Hyperscaling storage to meet the demands of AI

The complex debate on how to regulate the use of AI to benefit society and prevent its misuse is heating up as governments around the world grapple with its far-reaching implications. In the meantime, AI and ML tools are already becoming an integral part of our daily lives and are set to become even more pervasive, says Tim Sherbak, enterprise products and solutions marketing at Quantum.

Reassuringly, there are many examples of their capabilities being developed in positive ways, such as medical science harnessing the benefits to help in the detection of cancer, banks and credit card companies deploying solutions to prevent fraud and scams, and the construction industry evaluating how they could be used to deliver a quicker, more efficient construction design process.

Across industries the use of AI is expanding rapidly to process and utilise data created in different formats, as well as automate tasks, detect anomalies, and generate new content and ideas. However, delivering these outcomes successfully requires a huge amount of source data, and that’s where the storage problem starts and it doesn’t end there.

Why the AI storage problem is growing

To begin with, vast sets of raw data need to be gathered to build AI and ML applications. But there are further challenges posed by the type of data that’s being utilised, primarily because most of it is unstructured, such as documents, web pages, social media posts, emails, audio recordings, videos, and images. This form of data is much larger compared to structured data, the type that is commonly stored in databases and archives.

Next, the raw data is processed to change it into a format that algorithms work on to train the model. Overall effectiveness depends on the quantity and quality of the original data, the algorithm design, and constant refinement from feedback and updated data. The final AI model encapsulates all the knowledge gained during training, which can range from simple rule-based systems to sophisticated neural networks.

It all adds up to a massive volume of data, potentially petabytes, which is growing continuously as new data is collected. And it may need to be stored for decades, or longer, especially if the data set is required in the future to train completely new AI models.

The era of unstructured data

To put the problem in perspective, over 80% of data created in the last two years is unstructured and it is growing at a phenomenal rate. Analysts predict that, in the next five years, double the amount data will be created than in the past ten years and over 80 % will continue to be unstructured. That adds up to zettabytes (trillions of gigabytes) of data to manage!

Today, organisations are being forced to make important decisions about how much data to keep without knowing what they will need in the future. Consequently, many are taking the approach of trying to keep everything and are faced with the issue of finding a storage solution that is not only affordable but also makes it simple to retrieve the data.

Adding fuel to the fire, AI applications put huge demands on storage system performance. Processing these massive unstructured datasets requires extremely low latencies and high performance, which legacy storage systems were never built to manage, and certainly not with the strong consistency required for AI.

Planning for performance and accessibility

As it stands, most of the world’s data is stored on hard disk-based systems that were developed over twenty years ago. These systems were conceived when the concept of storing exabytes of unstructured data for decades was not even contemplated. At that time, data was mostly in structured formats and was generally being archived for compliance and legal purposes instead of its intrinsic value. Historically, this kind of retained data required little additional processing and could be kept in long-term, slow performing storage. Now, businesses across the board want to keep and make their data easily accessible and searchable, with the expectation that it will be needed again to be re-processed, re-trained, or monetised in new ways.

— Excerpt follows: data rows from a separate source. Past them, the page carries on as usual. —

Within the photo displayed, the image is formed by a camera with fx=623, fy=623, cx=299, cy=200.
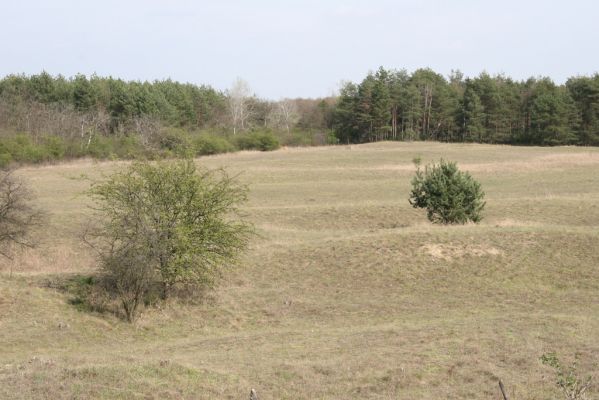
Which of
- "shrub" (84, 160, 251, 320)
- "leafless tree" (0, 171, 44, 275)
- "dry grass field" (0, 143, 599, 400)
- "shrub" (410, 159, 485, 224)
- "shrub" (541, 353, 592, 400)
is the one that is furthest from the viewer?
"shrub" (410, 159, 485, 224)

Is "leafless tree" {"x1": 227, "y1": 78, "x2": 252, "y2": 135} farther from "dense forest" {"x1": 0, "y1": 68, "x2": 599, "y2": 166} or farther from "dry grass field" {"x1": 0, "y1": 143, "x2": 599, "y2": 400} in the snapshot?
"dry grass field" {"x1": 0, "y1": 143, "x2": 599, "y2": 400}

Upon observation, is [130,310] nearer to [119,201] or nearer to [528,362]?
[119,201]

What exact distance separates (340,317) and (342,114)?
95329 mm

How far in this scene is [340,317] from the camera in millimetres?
22406

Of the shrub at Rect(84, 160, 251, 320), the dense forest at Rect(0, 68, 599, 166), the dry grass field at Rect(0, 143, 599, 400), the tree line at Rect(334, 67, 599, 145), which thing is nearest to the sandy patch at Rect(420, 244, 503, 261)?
the dry grass field at Rect(0, 143, 599, 400)

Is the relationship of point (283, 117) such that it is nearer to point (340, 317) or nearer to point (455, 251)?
point (455, 251)

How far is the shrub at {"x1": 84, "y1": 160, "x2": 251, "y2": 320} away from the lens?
75.0 ft

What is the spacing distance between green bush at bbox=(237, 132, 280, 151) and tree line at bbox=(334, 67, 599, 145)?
19706 mm

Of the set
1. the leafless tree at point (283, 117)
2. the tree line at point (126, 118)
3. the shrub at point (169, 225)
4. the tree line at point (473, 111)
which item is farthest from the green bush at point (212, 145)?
the shrub at point (169, 225)

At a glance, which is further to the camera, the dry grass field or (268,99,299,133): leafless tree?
(268,99,299,133): leafless tree

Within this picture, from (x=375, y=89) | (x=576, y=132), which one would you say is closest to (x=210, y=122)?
(x=375, y=89)

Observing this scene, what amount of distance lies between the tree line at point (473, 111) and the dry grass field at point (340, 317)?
200 ft

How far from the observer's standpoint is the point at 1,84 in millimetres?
110688

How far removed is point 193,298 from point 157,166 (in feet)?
18.1
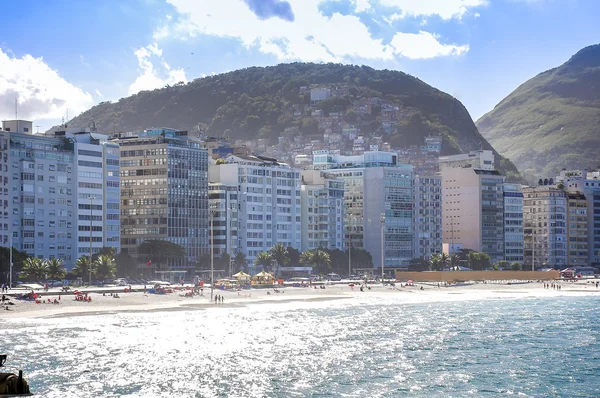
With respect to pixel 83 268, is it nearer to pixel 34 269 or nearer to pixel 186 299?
pixel 34 269

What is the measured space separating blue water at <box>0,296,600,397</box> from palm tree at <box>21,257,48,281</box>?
1590 inches

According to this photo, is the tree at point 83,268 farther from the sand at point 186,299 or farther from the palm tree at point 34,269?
the palm tree at point 34,269

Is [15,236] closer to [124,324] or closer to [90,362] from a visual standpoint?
[124,324]

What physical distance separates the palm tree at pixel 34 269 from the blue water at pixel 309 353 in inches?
1590

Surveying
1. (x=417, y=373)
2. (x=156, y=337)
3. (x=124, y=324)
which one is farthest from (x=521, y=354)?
(x=124, y=324)

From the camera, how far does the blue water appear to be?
250 feet

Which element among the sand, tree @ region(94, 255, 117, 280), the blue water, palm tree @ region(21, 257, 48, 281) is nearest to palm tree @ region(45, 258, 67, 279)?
palm tree @ region(21, 257, 48, 281)

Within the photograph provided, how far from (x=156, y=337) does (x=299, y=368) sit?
88.9 ft

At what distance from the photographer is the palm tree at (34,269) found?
173125 millimetres

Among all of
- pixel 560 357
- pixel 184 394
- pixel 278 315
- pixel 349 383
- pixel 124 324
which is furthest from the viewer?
pixel 278 315

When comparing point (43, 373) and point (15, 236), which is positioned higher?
point (15, 236)

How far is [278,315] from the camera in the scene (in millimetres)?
139125

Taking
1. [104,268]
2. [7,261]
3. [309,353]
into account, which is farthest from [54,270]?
[309,353]

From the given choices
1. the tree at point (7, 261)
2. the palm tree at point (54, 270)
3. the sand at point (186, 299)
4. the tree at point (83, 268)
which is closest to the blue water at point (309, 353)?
the sand at point (186, 299)
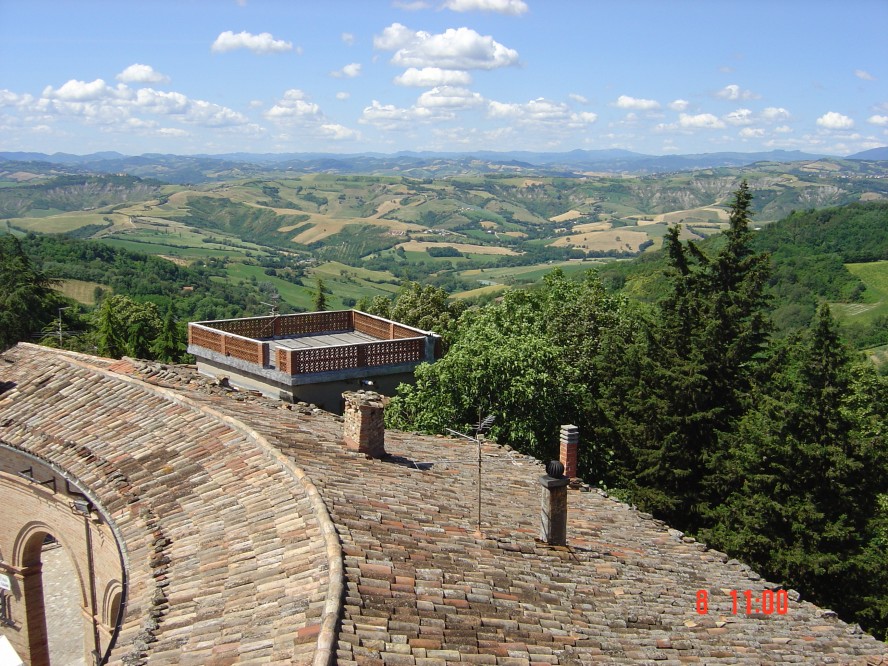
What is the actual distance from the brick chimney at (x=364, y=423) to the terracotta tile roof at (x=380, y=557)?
0.33 m

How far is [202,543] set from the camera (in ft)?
34.7

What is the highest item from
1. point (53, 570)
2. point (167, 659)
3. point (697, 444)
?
point (167, 659)

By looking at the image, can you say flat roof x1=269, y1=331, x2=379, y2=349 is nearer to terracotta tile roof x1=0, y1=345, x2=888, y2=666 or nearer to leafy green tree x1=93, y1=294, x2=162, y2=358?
terracotta tile roof x1=0, y1=345, x2=888, y2=666

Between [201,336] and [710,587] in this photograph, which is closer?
[710,587]

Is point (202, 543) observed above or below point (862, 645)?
above

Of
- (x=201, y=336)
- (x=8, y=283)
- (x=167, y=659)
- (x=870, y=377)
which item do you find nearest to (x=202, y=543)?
(x=167, y=659)

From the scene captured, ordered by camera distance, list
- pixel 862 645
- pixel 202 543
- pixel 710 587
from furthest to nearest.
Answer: pixel 710 587
pixel 862 645
pixel 202 543

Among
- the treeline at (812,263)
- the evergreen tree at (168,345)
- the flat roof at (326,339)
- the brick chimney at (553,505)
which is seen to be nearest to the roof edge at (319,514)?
the brick chimney at (553,505)

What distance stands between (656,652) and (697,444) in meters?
15.9

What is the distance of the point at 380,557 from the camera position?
381 inches

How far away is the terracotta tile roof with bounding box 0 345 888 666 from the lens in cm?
840

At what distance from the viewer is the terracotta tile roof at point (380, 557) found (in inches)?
331

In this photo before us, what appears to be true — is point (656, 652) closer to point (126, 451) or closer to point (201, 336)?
point (126, 451)
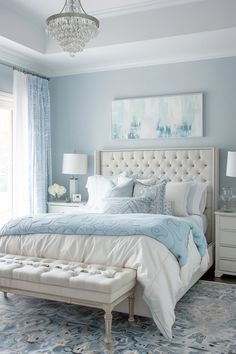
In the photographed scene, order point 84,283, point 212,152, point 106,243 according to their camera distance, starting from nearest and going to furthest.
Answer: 1. point 84,283
2. point 106,243
3. point 212,152

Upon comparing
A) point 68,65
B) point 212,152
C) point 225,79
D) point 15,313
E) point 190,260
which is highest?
point 68,65

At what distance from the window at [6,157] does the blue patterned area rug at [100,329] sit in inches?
67.2

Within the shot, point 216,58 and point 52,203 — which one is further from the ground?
point 216,58

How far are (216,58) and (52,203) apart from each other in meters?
2.92

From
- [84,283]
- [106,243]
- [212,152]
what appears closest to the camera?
[84,283]

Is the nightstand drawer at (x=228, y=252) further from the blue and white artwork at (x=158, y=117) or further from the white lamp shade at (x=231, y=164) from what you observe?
the blue and white artwork at (x=158, y=117)

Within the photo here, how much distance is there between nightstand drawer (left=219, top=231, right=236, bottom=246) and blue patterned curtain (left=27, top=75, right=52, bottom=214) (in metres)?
2.54

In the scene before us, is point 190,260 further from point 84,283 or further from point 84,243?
point 84,283

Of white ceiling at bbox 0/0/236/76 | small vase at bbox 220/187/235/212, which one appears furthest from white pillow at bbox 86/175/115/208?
white ceiling at bbox 0/0/236/76

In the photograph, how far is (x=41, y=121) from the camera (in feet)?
18.6

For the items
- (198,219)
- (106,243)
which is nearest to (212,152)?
(198,219)

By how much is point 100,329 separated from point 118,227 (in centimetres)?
80

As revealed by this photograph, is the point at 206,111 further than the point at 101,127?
No

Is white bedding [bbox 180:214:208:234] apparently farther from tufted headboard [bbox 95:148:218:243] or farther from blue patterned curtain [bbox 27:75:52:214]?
blue patterned curtain [bbox 27:75:52:214]
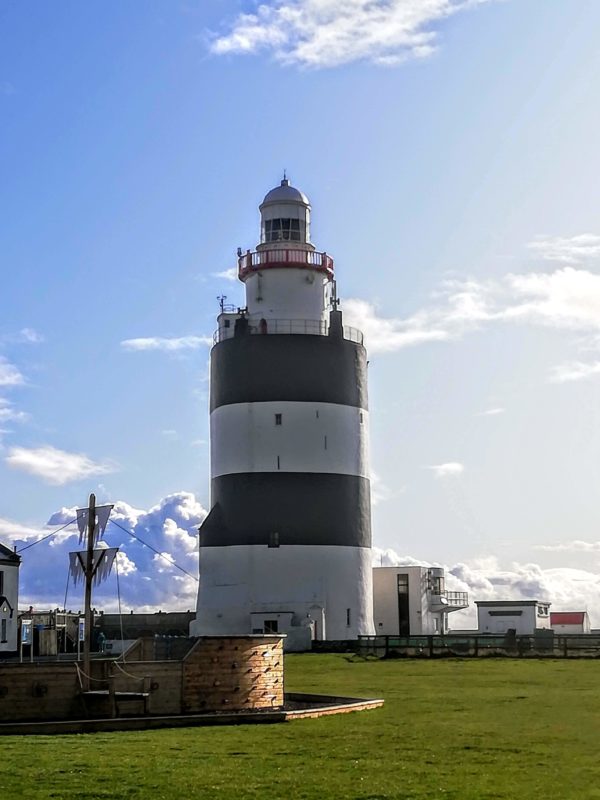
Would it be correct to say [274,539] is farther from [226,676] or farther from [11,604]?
[226,676]

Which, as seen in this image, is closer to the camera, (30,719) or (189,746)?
(189,746)

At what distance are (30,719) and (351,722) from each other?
6.34 meters

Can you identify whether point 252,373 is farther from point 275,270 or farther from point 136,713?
point 136,713

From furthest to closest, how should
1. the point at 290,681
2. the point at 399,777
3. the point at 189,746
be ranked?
1. the point at 290,681
2. the point at 189,746
3. the point at 399,777

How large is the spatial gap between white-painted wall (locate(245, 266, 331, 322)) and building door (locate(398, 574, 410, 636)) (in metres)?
14.1

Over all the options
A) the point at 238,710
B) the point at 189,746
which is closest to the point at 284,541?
the point at 238,710

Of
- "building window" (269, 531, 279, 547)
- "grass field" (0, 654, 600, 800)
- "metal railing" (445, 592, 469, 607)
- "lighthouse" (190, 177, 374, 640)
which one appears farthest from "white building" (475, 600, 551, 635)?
"grass field" (0, 654, 600, 800)

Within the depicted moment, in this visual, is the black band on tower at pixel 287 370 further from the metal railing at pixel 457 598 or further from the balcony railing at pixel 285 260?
the metal railing at pixel 457 598

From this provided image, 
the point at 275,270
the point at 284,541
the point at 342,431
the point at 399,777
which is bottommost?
Answer: the point at 399,777

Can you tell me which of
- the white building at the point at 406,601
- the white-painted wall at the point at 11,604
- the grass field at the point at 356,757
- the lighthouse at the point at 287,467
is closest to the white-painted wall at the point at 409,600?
the white building at the point at 406,601

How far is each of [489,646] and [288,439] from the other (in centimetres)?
1509

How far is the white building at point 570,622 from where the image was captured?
2842 inches

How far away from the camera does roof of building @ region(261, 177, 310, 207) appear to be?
2318 inches

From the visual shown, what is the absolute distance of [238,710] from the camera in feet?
79.2
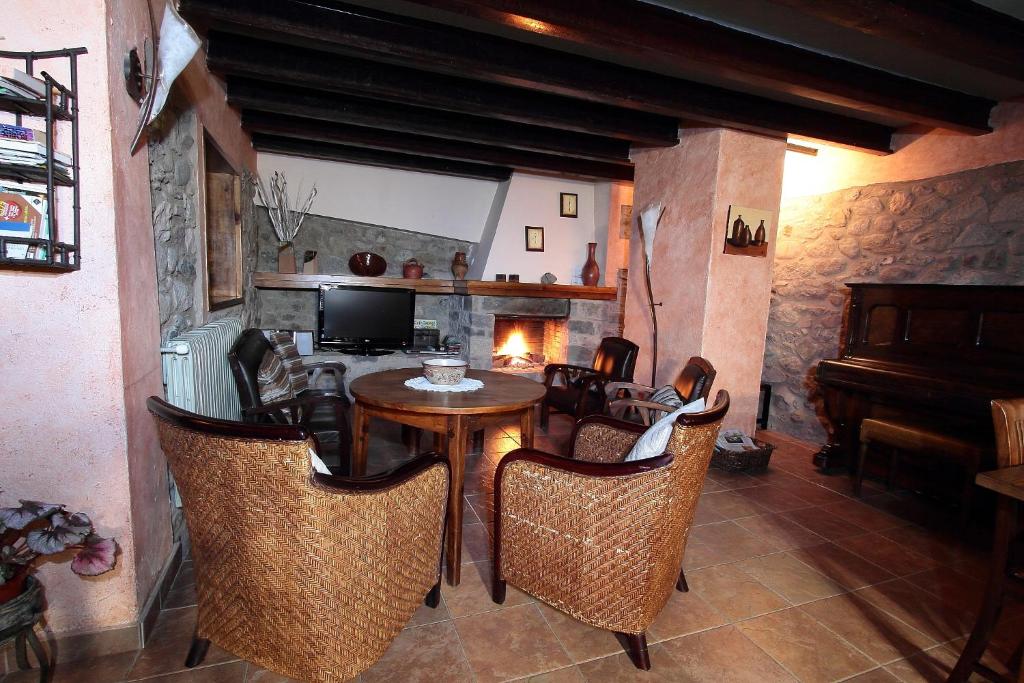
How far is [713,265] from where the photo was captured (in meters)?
3.43

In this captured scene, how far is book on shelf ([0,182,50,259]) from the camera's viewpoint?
4.10 ft

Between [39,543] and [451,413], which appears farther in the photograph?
[451,413]

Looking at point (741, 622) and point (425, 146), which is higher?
point (425, 146)

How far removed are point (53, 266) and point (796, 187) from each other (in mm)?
4763

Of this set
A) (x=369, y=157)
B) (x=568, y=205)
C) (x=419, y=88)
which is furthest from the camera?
(x=568, y=205)

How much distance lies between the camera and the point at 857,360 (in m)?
3.12

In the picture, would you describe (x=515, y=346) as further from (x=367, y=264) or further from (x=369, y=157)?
(x=369, y=157)

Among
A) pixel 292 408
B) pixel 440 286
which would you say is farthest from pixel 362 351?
pixel 292 408

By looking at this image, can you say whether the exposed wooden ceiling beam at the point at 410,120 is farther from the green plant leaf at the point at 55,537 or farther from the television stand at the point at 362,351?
the green plant leaf at the point at 55,537

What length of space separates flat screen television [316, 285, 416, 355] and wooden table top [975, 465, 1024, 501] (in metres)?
4.30

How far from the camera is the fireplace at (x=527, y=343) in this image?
17.4 feet

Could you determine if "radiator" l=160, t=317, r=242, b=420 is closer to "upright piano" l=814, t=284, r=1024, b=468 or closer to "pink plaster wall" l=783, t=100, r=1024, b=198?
"upright piano" l=814, t=284, r=1024, b=468

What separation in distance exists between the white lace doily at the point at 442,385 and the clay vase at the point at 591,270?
9.67 feet

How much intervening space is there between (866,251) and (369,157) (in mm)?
4146
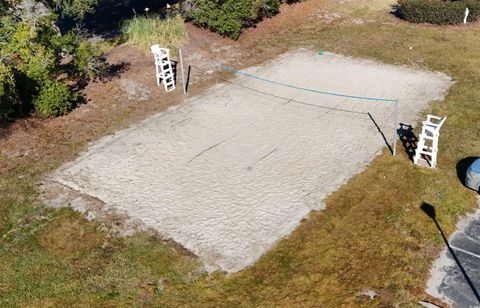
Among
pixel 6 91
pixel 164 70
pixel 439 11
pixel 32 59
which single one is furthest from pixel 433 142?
pixel 6 91

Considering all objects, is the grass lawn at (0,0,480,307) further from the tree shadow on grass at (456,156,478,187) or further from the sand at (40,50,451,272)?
the sand at (40,50,451,272)

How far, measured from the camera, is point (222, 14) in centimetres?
2738

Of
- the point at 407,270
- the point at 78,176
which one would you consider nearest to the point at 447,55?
the point at 407,270

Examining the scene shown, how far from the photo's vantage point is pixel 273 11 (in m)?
31.0

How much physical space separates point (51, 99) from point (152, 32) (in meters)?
8.30

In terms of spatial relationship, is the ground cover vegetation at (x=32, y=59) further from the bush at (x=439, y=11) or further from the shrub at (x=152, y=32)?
the bush at (x=439, y=11)

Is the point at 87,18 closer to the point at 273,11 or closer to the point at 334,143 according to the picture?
the point at 273,11

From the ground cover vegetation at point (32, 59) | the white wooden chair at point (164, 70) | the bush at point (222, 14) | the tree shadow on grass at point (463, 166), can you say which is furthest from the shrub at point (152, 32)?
the tree shadow on grass at point (463, 166)

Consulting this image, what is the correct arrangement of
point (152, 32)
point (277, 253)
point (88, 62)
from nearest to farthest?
point (277, 253), point (88, 62), point (152, 32)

Making that act of retrieval tougher still, many enterprises have information spread across multiple systems, divided between the cloud and on-premises. They often don’t know exactly what they have in their archives or if they are holding copies of the same data in numerous places. Additionally, new data may be generated outside their data centres by applications or objects, like physical cameras, and moved elsewhere to be processed. Therefore, the management of data across its lifecycle as it moves from one place to another has to be accommodated too. So, storage solutions must be extremely flexible to meet all of these requirements and operate in the cloud or on-premises.

It’s an impossible ask for legacy storage systems which were never designed for this amount or type of data and weren’t built to scale to such a degree. The classic network-attached storage and object storage architectures will fall over if they try to hyperscale. Alternatives incorporating RAID and replication have similar issues as they can’t provide sufficient protection from failure, or storage efficiency. Also, managing multiple storage devices and separate tiers of storage eats up valuable administration time.

Scaling for an AI-driven world

The question for many organisations is how to keep ever-growing quantities of valuable data protected and available over the long term without busting their storage budget? The answer is that it’s time to hyperscale with affordable cloud-native solutions that were designed from the ground up to provide high performance solutions for an AI-driven society.

Tim Sherbak

These solutions have been developed with massive scale-out architectures combining flash storage and RDMA (remote direct memory access) networking. Their very low latency and higher throughput in data-intensive workloads, such as AI and ML, result in super-fast application performance and responsiveness. This also enables efficient data sharing and synchronisation across multiple systems, ideal for distributed and hybrid cloud and on-premises environments.

Another game-changer is that hyperscaling isn’t just about capacity. The latest innovative storage technologies also enable far quicker, accurate searching and retrieval, by automating data annotation and classification, as well as managing deduplication across different systems.

Businesses are increasingly seeing untapped potential in the information and intelligence that they have created but are struggling to store it effectively. Modern storage technology will bring new levels of automation, performance, security, and flexibility that will unlock far greater value from AI and ML data sets, without the past constraints and burgeoning costs of outdated hardware.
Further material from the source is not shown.